╔══

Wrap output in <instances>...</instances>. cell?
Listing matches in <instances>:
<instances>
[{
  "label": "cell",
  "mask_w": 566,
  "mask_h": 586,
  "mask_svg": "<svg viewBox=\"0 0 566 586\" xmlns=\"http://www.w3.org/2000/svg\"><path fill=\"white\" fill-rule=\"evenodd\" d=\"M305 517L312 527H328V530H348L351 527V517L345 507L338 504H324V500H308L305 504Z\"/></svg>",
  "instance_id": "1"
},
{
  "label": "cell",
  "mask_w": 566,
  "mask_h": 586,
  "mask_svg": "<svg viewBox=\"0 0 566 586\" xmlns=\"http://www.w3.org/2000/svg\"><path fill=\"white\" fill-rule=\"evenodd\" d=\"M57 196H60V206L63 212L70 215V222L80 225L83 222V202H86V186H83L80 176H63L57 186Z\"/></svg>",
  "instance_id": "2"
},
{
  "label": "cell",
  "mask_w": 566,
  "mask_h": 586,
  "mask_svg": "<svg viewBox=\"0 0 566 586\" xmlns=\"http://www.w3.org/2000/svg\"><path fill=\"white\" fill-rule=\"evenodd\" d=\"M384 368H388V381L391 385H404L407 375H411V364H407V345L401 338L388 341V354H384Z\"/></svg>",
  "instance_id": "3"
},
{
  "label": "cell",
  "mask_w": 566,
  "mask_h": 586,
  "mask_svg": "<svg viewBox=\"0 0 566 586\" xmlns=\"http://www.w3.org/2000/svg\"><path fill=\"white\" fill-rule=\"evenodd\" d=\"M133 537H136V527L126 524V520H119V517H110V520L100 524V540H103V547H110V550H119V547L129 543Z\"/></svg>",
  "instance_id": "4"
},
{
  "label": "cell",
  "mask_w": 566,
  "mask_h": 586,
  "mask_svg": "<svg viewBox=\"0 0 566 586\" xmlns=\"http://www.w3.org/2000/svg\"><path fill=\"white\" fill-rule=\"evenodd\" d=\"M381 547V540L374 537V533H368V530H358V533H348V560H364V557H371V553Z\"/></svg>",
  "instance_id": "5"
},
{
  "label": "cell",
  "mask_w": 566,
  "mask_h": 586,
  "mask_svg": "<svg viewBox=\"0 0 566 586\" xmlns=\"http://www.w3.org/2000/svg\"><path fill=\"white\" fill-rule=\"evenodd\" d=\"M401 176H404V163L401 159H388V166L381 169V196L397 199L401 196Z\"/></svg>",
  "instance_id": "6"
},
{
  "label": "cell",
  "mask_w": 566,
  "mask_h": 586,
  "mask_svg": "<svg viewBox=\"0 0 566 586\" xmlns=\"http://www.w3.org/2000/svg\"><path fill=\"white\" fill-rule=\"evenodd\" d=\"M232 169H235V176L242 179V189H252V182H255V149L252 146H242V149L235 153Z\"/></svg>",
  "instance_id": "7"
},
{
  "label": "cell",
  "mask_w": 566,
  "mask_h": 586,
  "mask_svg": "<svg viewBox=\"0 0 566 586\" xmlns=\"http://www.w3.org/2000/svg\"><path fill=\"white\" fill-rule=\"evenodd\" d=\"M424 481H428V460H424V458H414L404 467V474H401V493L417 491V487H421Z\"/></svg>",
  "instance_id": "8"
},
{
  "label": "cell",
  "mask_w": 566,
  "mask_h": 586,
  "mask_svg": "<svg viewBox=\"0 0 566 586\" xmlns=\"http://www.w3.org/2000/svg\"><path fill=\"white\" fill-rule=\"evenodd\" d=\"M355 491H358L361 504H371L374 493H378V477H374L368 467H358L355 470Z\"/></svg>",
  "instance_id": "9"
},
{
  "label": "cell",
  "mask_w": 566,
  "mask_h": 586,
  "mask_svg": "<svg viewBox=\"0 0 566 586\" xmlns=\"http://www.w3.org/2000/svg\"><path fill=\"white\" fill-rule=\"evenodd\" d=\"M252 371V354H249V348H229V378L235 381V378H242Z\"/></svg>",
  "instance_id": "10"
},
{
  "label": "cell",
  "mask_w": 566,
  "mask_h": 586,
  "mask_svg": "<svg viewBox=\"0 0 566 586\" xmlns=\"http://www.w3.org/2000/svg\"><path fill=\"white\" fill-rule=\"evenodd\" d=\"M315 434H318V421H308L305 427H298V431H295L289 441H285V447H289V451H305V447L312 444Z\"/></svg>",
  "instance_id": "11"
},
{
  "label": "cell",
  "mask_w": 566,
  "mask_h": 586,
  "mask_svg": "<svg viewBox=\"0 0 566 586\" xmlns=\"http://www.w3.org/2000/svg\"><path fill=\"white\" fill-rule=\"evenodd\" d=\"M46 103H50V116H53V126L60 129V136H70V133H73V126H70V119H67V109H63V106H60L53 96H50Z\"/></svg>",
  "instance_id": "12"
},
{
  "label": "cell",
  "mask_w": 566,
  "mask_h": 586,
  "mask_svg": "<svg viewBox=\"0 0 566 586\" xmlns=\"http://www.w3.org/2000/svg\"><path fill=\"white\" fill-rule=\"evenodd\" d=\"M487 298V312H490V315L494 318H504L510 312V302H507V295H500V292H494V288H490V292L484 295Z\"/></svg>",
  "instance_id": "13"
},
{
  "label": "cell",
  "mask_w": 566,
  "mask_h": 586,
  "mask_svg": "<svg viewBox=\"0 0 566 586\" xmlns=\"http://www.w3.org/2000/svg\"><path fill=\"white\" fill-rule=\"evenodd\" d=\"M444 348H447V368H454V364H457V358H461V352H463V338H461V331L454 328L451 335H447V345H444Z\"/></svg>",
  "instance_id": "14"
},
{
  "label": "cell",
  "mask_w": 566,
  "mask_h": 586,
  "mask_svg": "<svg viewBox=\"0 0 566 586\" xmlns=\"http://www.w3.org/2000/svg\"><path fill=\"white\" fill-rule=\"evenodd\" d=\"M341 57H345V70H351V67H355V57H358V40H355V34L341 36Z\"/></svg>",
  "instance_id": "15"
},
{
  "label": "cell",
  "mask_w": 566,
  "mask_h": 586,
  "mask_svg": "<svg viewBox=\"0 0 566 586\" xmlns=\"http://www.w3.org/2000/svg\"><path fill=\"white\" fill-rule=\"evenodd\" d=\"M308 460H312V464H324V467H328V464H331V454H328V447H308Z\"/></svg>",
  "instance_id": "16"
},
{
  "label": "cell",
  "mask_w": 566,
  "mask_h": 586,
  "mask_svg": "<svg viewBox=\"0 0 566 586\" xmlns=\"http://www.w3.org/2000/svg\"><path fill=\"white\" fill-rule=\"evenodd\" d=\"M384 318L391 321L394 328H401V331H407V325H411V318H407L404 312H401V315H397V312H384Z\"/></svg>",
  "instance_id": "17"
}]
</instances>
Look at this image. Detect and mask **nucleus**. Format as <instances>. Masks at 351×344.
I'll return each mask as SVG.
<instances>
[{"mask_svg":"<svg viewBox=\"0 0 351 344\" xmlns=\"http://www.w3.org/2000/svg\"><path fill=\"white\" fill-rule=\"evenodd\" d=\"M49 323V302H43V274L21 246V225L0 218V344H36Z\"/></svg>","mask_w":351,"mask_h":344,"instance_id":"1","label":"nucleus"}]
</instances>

╚══

Convert every line of the listing above into a Markdown table with the columns Row and Line, numbering the rows and skipping any blank lines.

### RESPONSE
| Row | Line |
|---|---|
| 1 | Wrap output in <instances>...</instances>. cell? |
| 2 | Listing matches in <instances>: |
| 3 | <instances> |
| 4 | [{ |
| 5 |   "label": "cell", |
| 6 |   "mask_w": 566, |
| 7 |   "mask_h": 586, |
| 8 |   "mask_svg": "<svg viewBox=\"0 0 566 586\" xmlns=\"http://www.w3.org/2000/svg\"><path fill=\"white\" fill-rule=\"evenodd\" d=\"M305 517L312 527H328V530H348L351 527V517L345 507L338 504H324V500H308L305 504Z\"/></svg>", |
| 9 |   "instance_id": "1" |
| 10 | }, |
| 11 | { |
| 12 |   "label": "cell", |
| 13 |   "mask_w": 566, |
| 14 |   "mask_h": 586, |
| 15 |   "mask_svg": "<svg viewBox=\"0 0 566 586\" xmlns=\"http://www.w3.org/2000/svg\"><path fill=\"white\" fill-rule=\"evenodd\" d=\"M57 196H60V206L63 212L70 215V222L80 225L83 222V202H86V186H83L80 176H63L57 186Z\"/></svg>", |
| 16 |   "instance_id": "2" |
| 17 | }, |
| 18 | { |
| 19 |   "label": "cell", |
| 20 |   "mask_w": 566, |
| 21 |   "mask_h": 586, |
| 22 |   "mask_svg": "<svg viewBox=\"0 0 566 586\" xmlns=\"http://www.w3.org/2000/svg\"><path fill=\"white\" fill-rule=\"evenodd\" d=\"M384 368H388V381L391 385H404L407 375H411V364H407V345L401 338L388 341V354H384Z\"/></svg>", |
| 23 |   "instance_id": "3" |
| 24 | }, |
| 25 | { |
| 26 |   "label": "cell", |
| 27 |   "mask_w": 566, |
| 28 |   "mask_h": 586, |
| 29 |   "mask_svg": "<svg viewBox=\"0 0 566 586\" xmlns=\"http://www.w3.org/2000/svg\"><path fill=\"white\" fill-rule=\"evenodd\" d=\"M133 537H136V527L126 524V520H119V517H110V520L100 524V540H103V547H110V550H119V547L129 543Z\"/></svg>", |
| 30 |   "instance_id": "4" |
| 31 | }, |
| 32 | { |
| 33 |   "label": "cell", |
| 34 |   "mask_w": 566, |
| 35 |   "mask_h": 586, |
| 36 |   "mask_svg": "<svg viewBox=\"0 0 566 586\" xmlns=\"http://www.w3.org/2000/svg\"><path fill=\"white\" fill-rule=\"evenodd\" d=\"M381 547V540L374 537V533H368V530H358V533H348V560H364V557H371V553Z\"/></svg>", |
| 37 |   "instance_id": "5" |
| 38 | }, |
| 39 | { |
| 40 |   "label": "cell", |
| 41 |   "mask_w": 566, |
| 42 |   "mask_h": 586, |
| 43 |   "mask_svg": "<svg viewBox=\"0 0 566 586\" xmlns=\"http://www.w3.org/2000/svg\"><path fill=\"white\" fill-rule=\"evenodd\" d=\"M401 176H404V163L401 159H388V166L381 169V196L397 199L401 196Z\"/></svg>", |
| 44 |   "instance_id": "6" |
| 45 | }, |
| 46 | { |
| 47 |   "label": "cell", |
| 48 |   "mask_w": 566, |
| 49 |   "mask_h": 586, |
| 50 |   "mask_svg": "<svg viewBox=\"0 0 566 586\" xmlns=\"http://www.w3.org/2000/svg\"><path fill=\"white\" fill-rule=\"evenodd\" d=\"M232 169H235V176L242 179V189H252V182H255V149L252 146H242V149L235 153Z\"/></svg>", |
| 51 |   "instance_id": "7" |
| 52 | }, |
| 53 | { |
| 54 |   "label": "cell", |
| 55 |   "mask_w": 566, |
| 56 |   "mask_h": 586, |
| 57 |   "mask_svg": "<svg viewBox=\"0 0 566 586\" xmlns=\"http://www.w3.org/2000/svg\"><path fill=\"white\" fill-rule=\"evenodd\" d=\"M424 481H428V460H424V458H414L404 467V474H401V493L417 491V487H421Z\"/></svg>", |
| 58 |   "instance_id": "8" |
| 59 | }, |
| 60 | { |
| 61 |   "label": "cell", |
| 62 |   "mask_w": 566, |
| 63 |   "mask_h": 586, |
| 64 |   "mask_svg": "<svg viewBox=\"0 0 566 586\" xmlns=\"http://www.w3.org/2000/svg\"><path fill=\"white\" fill-rule=\"evenodd\" d=\"M355 491H358L361 504H371L374 493H378V477H374L368 467H358L355 470Z\"/></svg>", |
| 65 |   "instance_id": "9" |
| 66 | }, |
| 67 | { |
| 68 |   "label": "cell", |
| 69 |   "mask_w": 566, |
| 70 |   "mask_h": 586, |
| 71 |   "mask_svg": "<svg viewBox=\"0 0 566 586\" xmlns=\"http://www.w3.org/2000/svg\"><path fill=\"white\" fill-rule=\"evenodd\" d=\"M252 371V354H249V348H229V378L235 381V378H242Z\"/></svg>", |
| 72 |   "instance_id": "10" |
| 73 | }, |
| 74 | { |
| 75 |   "label": "cell", |
| 76 |   "mask_w": 566, |
| 77 |   "mask_h": 586, |
| 78 |   "mask_svg": "<svg viewBox=\"0 0 566 586\" xmlns=\"http://www.w3.org/2000/svg\"><path fill=\"white\" fill-rule=\"evenodd\" d=\"M315 434H318V421H308L305 427H298V431H295L289 441H285V447H289V451H305V447L312 444Z\"/></svg>", |
| 79 |   "instance_id": "11" |
| 80 | }, |
| 81 | { |
| 82 |   "label": "cell", |
| 83 |   "mask_w": 566, |
| 84 |   "mask_h": 586, |
| 85 |   "mask_svg": "<svg viewBox=\"0 0 566 586\" xmlns=\"http://www.w3.org/2000/svg\"><path fill=\"white\" fill-rule=\"evenodd\" d=\"M46 103H50V116H53V126L60 129V136H70V133H73V126H70V119H67V109H63V106H60L53 96H50Z\"/></svg>", |
| 86 |   "instance_id": "12" |
| 87 | }, |
| 88 | { |
| 89 |   "label": "cell", |
| 90 |   "mask_w": 566, |
| 91 |   "mask_h": 586, |
| 92 |   "mask_svg": "<svg viewBox=\"0 0 566 586\" xmlns=\"http://www.w3.org/2000/svg\"><path fill=\"white\" fill-rule=\"evenodd\" d=\"M487 298V312H490V315L494 318H504L510 312V302H507V295H500V292H494V288H490V292L484 295Z\"/></svg>", |
| 93 |   "instance_id": "13" |
| 94 | }, |
| 95 | { |
| 96 |   "label": "cell", |
| 97 |   "mask_w": 566, |
| 98 |   "mask_h": 586, |
| 99 |   "mask_svg": "<svg viewBox=\"0 0 566 586\" xmlns=\"http://www.w3.org/2000/svg\"><path fill=\"white\" fill-rule=\"evenodd\" d=\"M444 348H447V368H454V364H457V358H461V352H463V338H461V331L454 328L451 335H447V345H444Z\"/></svg>", |
| 100 |   "instance_id": "14" |
| 101 | }, |
| 102 | { |
| 103 |   "label": "cell", |
| 104 |   "mask_w": 566, |
| 105 |   "mask_h": 586, |
| 106 |   "mask_svg": "<svg viewBox=\"0 0 566 586\" xmlns=\"http://www.w3.org/2000/svg\"><path fill=\"white\" fill-rule=\"evenodd\" d=\"M341 57H345V70H351V67H355V57H358V40H355V34L341 36Z\"/></svg>", |
| 107 |   "instance_id": "15" |
| 108 | }, |
| 109 | { |
| 110 |   "label": "cell", |
| 111 |   "mask_w": 566, |
| 112 |   "mask_h": 586, |
| 113 |   "mask_svg": "<svg viewBox=\"0 0 566 586\" xmlns=\"http://www.w3.org/2000/svg\"><path fill=\"white\" fill-rule=\"evenodd\" d=\"M308 460H312V464H324V467H328V464H331V454H328V447H308Z\"/></svg>", |
| 114 |   "instance_id": "16" |
| 115 | }, |
| 116 | { |
| 117 |   "label": "cell", |
| 118 |   "mask_w": 566, |
| 119 |   "mask_h": 586, |
| 120 |   "mask_svg": "<svg viewBox=\"0 0 566 586\" xmlns=\"http://www.w3.org/2000/svg\"><path fill=\"white\" fill-rule=\"evenodd\" d=\"M384 318L391 321L394 328H401V331H407V325H411V318H407L404 312H401V315H397V312H384Z\"/></svg>", |
| 121 |   "instance_id": "17" |
| 122 | }] |
| 123 | </instances> |
| 124 | Look at this image. Detect and mask **nucleus**. Format as <instances>. Masks at 351×344. |
| 125 | I'll return each mask as SVG. |
| 126 | <instances> |
| 127 | [{"mask_svg":"<svg viewBox=\"0 0 351 344\" xmlns=\"http://www.w3.org/2000/svg\"><path fill=\"white\" fill-rule=\"evenodd\" d=\"M49 323V302H43V274L21 246V225L0 218V344H36Z\"/></svg>","mask_w":351,"mask_h":344,"instance_id":"1","label":"nucleus"}] |
| 128 | </instances> |